Data to use
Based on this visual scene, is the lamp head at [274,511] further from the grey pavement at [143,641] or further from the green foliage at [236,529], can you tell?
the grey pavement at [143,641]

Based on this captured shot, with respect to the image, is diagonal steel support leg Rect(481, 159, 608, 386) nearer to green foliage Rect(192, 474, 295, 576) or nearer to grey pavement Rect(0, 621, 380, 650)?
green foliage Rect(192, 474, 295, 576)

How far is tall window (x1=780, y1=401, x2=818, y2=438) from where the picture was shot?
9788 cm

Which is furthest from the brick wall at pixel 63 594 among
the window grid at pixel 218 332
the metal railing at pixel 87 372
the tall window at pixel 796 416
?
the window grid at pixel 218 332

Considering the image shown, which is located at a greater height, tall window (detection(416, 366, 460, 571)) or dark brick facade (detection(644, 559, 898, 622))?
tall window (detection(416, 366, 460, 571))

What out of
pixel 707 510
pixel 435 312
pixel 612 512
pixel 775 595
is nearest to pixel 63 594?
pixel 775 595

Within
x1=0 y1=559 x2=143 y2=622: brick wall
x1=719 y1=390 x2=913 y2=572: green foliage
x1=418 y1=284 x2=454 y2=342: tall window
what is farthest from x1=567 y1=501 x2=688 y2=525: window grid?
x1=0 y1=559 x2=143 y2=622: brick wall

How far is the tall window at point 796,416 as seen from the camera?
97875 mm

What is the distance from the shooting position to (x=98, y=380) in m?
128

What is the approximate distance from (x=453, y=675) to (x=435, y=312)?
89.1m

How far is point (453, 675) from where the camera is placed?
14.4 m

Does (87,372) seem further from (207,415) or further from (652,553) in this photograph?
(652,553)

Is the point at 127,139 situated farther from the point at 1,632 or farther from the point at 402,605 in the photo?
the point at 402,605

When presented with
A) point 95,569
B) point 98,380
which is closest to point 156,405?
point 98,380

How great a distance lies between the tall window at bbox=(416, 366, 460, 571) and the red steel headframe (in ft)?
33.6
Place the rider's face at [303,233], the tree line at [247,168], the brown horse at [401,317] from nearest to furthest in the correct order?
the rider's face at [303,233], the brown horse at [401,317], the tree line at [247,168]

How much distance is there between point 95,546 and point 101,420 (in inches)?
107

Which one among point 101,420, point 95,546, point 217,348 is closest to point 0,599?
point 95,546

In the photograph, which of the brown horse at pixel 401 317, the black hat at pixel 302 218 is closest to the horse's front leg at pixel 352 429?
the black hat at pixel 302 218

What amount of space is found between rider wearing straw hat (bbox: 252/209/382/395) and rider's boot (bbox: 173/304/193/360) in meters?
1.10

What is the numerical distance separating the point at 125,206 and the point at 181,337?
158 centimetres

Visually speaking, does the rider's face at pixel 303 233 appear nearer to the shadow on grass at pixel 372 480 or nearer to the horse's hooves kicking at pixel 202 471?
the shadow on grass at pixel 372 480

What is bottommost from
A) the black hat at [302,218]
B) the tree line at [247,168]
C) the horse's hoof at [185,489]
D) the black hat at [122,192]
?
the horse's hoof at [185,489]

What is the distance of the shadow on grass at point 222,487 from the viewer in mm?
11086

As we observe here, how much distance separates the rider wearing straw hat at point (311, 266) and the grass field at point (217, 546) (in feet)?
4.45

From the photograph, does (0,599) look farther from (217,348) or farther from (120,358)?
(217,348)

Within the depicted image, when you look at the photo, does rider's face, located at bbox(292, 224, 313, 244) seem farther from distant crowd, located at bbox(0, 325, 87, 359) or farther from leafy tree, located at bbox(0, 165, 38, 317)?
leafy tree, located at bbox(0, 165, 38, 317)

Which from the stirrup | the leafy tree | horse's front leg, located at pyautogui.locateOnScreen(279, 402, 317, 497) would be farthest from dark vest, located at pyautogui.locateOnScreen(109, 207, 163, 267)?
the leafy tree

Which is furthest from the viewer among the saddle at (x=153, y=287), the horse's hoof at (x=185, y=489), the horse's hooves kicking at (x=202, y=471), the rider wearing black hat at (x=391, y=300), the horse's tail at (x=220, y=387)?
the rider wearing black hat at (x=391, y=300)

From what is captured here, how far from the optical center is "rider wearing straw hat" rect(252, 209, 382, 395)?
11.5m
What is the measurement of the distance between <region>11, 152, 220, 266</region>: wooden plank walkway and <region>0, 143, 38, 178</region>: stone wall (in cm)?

Task instructions
Give again only the lines starting at the one that contains "In the photograph, which" and running to the end of the data.

Result for this exercise
In the photograph, which of the brown horse at pixel 401 317, the black hat at pixel 302 218 is closest to the horse's front leg at pixel 352 429?
the black hat at pixel 302 218

What amount of space is found between rider wearing straw hat (bbox: 252/209/382/395) and rider's boot (bbox: 173/304/193/360) in meters?
1.10

What is the numerical distance separating the point at 125,206 and the point at 181,337?
158 centimetres

Visually speaking, does the rider's face at pixel 303 233 appear nearer to the shadow on grass at pixel 372 480 or nearer to the horse's hooves kicking at pixel 202 471?
the shadow on grass at pixel 372 480

What is bottommost from
A) the black hat at [302,218]
B) the tree line at [247,168]
C) the horse's hoof at [185,489]
D) the black hat at [122,192]
?
the horse's hoof at [185,489]

What is the distance of the shadow on grass at point 222,487 from the viewer in mm?
11086

As we observe here, how much distance separates the rider wearing straw hat at point (311, 266) and the grass field at point (217, 546) (in feet)?
4.45

From the photograph, does (0,599) look farther from (217,348) or farther from (120,358)?
(217,348)

Within the depicted image, when you look at the photo, does rider's face, located at bbox(292, 224, 313, 244) seem farther from distant crowd, located at bbox(0, 325, 87, 359) or farther from leafy tree, located at bbox(0, 165, 38, 317)?
leafy tree, located at bbox(0, 165, 38, 317)

Which from the stirrup | the leafy tree | horse's front leg, located at pyautogui.locateOnScreen(279, 402, 317, 497) would be farthest from dark vest, located at pyautogui.locateOnScreen(109, 207, 163, 267)?
the leafy tree

Which is furthest from the viewer among the saddle at (x=153, y=287), the horse's hoof at (x=185, y=489), the horse's hooves kicking at (x=202, y=471), the rider wearing black hat at (x=391, y=300), the horse's tail at (x=220, y=387)?
the rider wearing black hat at (x=391, y=300)

From what is captured here, how far from the optical center is "rider wearing straw hat" rect(252, 209, 382, 395)?
11.5m
What is the measurement of the distance between <region>11, 152, 220, 266</region>: wooden plank walkway and <region>0, 143, 38, 178</region>: stone wall (in cm)?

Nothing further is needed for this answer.